YOUR GOAL:
Please rewrite the material as a Markdown table with the columns No. and Text, starting at the line containing "Is (x=412, y=146)" and ending at the last line, both included. Leave out blank lines.

[Dataset rows]
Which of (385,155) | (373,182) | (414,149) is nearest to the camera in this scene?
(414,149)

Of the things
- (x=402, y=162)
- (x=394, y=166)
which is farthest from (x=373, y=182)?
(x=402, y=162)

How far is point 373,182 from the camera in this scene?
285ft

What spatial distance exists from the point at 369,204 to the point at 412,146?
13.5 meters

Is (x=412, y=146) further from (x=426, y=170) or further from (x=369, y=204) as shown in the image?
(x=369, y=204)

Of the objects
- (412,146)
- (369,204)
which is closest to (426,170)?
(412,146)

RESULT OF THIS EXERCISE:
| No. | Text |
|---|---|
| 1 | Is (x=412, y=146) further from (x=426, y=170) or further from (x=369, y=204) as shown in the image? |
| 2 | (x=369, y=204) |
| 3 | Of the objects |
| 4 | - (412,146) |
| 5 | - (369,204) |
| 6 | which is closest to (426,170)? |
| 7 | (412,146) |